* _EXCERPTED TEXT_

+-------+

Evaluate lim
I was wondering if I can solve this limit in this way:
\lim_{x \to -\infty} \ln(-x^3+x)=\lim_{x \to -\infty} \ln\left[x^3\left(1+\frac{1}{x^2}\right)\right].
At this point, I just considered \ln(x^3) because 1 doesn't make any difference and 1/x^2 tends towards 0.
So, the result will be 0. And I found it because I know the graph of the logarithm of x to the power of an odd number. So, my second question is, is it possible to understand what the result of \lim_{x\to - \infty} \ln(x^3) algebraically without thinking of the graph?
Any suggestion and help will be appreciated.
Thank you in advance and have a good day :)

+-------+

* _ABOUT THIS EXERCISE_
Condense the paragraph of the limit post that begins "So, the result will be 0" and keep its main points.

* _INFORMATION SHOWN_
+-------+

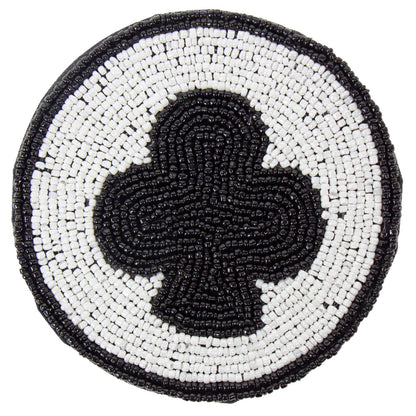 Card Suits Glass Beaded Coasters - Set of 4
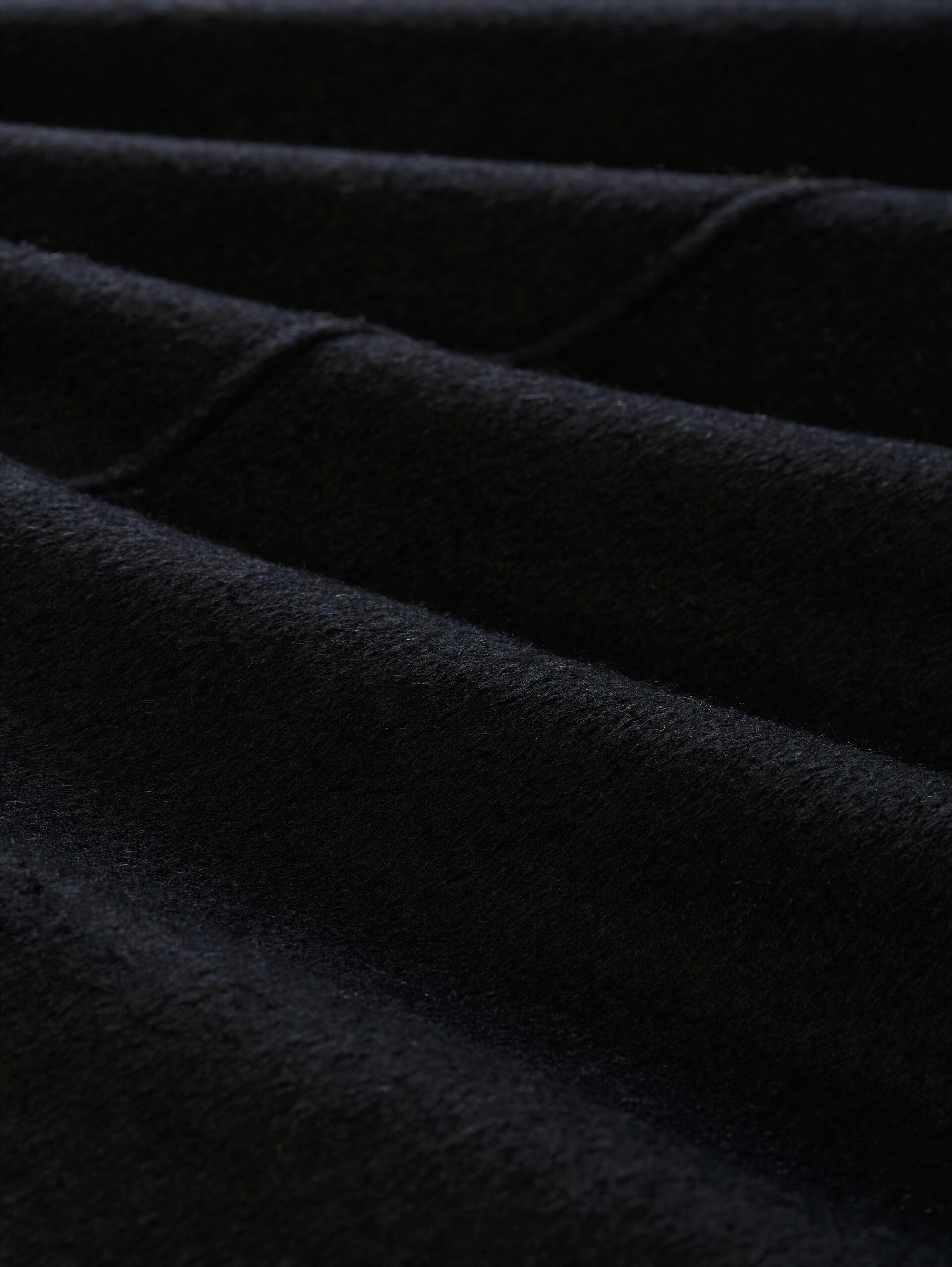Wollen jas met losse pasvorm - deep black - Detailaanzicht product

+-------+

* _ANSWER TO THIS EXERCISE_
The result is 0, which I got from knowing the graph of the logarithm of x raised to an odd power. My second question: can \lim_{x\to - \infty} \ln(x^3) be found algebraically, without relying on the graph?